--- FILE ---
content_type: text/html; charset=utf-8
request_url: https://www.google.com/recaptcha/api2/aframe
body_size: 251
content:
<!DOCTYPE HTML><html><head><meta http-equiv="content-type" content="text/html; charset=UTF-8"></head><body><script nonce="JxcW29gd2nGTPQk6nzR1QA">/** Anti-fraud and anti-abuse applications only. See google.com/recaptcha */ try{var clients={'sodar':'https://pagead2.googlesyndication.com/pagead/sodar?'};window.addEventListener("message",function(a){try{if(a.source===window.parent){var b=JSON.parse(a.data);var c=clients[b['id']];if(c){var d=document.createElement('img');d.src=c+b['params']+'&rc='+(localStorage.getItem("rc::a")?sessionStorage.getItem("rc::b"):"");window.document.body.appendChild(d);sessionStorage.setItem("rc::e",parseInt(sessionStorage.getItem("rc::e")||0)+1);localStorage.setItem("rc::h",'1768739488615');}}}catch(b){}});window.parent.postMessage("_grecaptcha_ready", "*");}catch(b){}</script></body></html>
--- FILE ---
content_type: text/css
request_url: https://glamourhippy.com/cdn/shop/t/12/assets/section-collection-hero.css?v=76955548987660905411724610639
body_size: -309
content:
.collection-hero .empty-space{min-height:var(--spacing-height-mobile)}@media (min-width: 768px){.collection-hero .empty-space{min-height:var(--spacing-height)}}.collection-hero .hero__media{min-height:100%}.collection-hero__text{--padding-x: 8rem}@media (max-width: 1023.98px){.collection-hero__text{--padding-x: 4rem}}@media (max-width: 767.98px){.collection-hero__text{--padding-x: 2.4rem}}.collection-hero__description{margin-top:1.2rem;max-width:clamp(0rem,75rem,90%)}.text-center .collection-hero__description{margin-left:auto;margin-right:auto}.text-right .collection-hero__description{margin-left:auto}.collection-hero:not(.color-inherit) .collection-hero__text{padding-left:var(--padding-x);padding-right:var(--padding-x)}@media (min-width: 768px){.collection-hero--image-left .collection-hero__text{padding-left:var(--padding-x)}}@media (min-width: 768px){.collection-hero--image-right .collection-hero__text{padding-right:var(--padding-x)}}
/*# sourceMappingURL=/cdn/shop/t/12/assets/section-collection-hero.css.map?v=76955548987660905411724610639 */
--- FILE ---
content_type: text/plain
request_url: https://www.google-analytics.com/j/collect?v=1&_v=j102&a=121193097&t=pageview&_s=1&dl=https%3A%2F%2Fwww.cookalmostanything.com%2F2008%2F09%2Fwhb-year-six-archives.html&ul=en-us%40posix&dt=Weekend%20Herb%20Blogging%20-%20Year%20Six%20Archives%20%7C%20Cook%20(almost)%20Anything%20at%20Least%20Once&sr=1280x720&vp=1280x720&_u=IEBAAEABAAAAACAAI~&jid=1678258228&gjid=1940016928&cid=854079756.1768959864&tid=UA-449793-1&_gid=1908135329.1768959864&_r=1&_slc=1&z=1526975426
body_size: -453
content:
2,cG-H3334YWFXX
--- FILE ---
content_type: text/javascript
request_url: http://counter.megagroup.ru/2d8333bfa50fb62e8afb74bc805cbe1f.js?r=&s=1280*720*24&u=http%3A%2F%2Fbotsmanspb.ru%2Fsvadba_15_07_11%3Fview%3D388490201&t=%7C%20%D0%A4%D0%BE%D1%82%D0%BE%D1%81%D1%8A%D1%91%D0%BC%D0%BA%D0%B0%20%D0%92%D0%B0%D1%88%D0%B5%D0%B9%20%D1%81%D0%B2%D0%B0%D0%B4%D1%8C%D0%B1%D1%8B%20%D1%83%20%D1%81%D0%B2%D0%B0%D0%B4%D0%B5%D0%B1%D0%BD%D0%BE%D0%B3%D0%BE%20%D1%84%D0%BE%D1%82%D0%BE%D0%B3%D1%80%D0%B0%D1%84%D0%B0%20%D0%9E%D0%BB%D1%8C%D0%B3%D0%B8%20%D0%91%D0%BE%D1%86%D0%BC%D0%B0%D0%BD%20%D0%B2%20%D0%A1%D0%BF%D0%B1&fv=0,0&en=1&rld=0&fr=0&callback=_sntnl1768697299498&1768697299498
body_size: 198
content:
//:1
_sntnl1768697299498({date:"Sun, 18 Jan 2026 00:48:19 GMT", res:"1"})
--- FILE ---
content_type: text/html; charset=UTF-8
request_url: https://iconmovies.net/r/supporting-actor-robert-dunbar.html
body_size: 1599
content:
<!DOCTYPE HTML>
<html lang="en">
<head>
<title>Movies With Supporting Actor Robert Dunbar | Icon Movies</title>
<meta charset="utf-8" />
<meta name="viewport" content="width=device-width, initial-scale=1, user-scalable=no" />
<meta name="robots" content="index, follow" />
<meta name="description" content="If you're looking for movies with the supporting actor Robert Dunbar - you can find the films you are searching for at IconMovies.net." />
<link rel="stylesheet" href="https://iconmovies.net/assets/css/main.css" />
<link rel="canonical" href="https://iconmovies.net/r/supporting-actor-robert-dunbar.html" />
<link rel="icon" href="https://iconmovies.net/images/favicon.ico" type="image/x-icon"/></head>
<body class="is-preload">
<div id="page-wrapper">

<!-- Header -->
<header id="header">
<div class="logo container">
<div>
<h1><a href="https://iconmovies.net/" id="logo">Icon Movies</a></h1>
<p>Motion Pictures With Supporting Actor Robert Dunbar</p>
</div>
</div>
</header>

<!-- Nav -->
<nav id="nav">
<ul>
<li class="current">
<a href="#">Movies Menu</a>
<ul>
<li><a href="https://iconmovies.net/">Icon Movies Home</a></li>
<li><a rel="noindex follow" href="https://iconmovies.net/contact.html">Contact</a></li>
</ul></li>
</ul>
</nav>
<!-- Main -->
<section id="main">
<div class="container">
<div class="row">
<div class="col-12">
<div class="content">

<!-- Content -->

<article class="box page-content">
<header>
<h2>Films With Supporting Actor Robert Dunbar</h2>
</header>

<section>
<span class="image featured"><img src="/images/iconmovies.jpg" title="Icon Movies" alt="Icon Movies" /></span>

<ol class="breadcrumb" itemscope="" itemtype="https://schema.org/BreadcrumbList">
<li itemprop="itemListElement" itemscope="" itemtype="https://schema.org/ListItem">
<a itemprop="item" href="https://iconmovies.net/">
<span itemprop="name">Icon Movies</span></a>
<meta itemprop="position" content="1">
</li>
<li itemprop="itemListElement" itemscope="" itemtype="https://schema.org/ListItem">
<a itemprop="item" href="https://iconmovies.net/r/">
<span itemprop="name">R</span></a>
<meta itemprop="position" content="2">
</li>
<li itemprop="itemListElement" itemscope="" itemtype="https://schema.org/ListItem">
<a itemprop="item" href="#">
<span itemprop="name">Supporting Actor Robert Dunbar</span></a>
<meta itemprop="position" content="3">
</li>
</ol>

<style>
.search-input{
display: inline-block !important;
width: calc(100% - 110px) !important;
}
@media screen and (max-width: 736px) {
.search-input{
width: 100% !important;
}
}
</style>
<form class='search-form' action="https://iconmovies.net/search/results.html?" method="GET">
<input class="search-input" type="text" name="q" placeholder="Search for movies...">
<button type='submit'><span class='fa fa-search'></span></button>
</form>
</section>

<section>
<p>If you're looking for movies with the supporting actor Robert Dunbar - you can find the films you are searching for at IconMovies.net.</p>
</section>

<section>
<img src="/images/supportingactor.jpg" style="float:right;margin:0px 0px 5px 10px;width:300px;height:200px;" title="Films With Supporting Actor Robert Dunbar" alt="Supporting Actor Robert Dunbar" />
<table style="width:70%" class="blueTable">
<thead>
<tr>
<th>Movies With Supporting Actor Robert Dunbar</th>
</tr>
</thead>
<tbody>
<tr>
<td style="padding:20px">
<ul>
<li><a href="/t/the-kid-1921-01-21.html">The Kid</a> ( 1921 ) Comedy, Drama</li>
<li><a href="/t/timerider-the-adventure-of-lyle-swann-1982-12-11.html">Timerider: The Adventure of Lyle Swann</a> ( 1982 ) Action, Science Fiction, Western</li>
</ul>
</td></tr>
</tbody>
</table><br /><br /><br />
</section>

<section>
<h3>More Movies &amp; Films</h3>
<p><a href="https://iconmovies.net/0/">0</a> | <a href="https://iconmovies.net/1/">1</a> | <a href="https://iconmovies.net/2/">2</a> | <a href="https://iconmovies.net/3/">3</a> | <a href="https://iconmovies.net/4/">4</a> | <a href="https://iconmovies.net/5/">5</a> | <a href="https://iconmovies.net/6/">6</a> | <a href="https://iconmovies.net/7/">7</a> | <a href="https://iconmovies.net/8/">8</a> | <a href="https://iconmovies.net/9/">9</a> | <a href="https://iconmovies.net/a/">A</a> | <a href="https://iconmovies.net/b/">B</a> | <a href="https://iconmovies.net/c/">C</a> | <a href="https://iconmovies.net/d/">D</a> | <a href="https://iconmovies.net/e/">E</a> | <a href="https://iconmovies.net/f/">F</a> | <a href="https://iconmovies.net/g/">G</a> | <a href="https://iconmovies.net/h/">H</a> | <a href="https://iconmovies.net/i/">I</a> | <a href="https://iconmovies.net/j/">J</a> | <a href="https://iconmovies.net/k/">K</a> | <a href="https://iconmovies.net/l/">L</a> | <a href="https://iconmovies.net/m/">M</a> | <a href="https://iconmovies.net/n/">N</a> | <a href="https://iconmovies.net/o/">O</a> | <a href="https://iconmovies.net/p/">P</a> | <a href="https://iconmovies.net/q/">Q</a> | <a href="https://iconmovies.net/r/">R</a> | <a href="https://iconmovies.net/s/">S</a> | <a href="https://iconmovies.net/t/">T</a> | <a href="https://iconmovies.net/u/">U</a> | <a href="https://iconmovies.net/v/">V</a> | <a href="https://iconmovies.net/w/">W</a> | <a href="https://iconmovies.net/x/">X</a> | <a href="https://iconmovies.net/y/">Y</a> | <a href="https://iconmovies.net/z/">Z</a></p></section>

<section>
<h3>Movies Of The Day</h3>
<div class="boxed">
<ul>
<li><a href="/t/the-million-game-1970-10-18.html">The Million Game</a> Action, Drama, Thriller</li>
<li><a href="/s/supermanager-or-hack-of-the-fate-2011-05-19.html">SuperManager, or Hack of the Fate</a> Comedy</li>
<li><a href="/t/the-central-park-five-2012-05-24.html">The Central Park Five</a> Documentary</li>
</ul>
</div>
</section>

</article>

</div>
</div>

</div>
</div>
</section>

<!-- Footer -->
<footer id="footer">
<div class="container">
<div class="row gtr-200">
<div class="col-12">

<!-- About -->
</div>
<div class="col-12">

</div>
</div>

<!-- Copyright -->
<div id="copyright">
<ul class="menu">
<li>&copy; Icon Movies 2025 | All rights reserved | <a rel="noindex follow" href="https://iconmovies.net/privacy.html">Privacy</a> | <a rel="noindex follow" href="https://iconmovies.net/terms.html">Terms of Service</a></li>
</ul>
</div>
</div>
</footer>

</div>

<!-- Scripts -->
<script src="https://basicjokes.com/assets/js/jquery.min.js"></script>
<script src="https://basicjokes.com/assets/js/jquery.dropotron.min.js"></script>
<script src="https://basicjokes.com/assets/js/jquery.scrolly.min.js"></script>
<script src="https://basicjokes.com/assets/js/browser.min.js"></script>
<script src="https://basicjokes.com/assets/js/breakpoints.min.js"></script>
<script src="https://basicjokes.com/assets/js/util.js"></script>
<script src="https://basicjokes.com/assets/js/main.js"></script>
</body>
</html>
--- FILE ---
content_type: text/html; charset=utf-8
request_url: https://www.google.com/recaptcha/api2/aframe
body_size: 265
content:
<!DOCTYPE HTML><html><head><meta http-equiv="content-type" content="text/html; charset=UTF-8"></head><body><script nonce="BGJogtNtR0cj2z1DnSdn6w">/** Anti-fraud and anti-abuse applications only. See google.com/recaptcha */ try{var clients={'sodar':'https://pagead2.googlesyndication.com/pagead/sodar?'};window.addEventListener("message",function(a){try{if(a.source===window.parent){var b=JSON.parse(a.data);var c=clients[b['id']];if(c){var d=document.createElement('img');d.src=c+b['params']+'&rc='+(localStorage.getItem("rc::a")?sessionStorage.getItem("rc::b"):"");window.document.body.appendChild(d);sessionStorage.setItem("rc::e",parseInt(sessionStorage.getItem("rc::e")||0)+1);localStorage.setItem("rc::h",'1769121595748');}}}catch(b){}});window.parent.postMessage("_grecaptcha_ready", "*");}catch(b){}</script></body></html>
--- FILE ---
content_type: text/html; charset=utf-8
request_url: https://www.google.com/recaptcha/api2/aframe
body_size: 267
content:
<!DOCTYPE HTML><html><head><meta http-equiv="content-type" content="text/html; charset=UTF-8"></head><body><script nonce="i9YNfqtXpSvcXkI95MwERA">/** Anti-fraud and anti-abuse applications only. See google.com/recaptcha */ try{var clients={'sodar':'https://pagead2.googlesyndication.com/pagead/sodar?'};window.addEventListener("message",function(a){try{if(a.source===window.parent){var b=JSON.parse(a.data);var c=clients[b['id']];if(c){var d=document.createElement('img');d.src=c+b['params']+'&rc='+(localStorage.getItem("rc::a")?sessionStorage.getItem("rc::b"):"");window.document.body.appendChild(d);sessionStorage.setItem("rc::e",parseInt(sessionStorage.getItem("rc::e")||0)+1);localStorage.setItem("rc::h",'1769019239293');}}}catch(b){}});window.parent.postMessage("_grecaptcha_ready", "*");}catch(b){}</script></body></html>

_Task details:_
The lines to return are those in the entries above that include "table".

_Your response:_
<table style="width:70%" class="blueTable">
</table><br /><br /><br />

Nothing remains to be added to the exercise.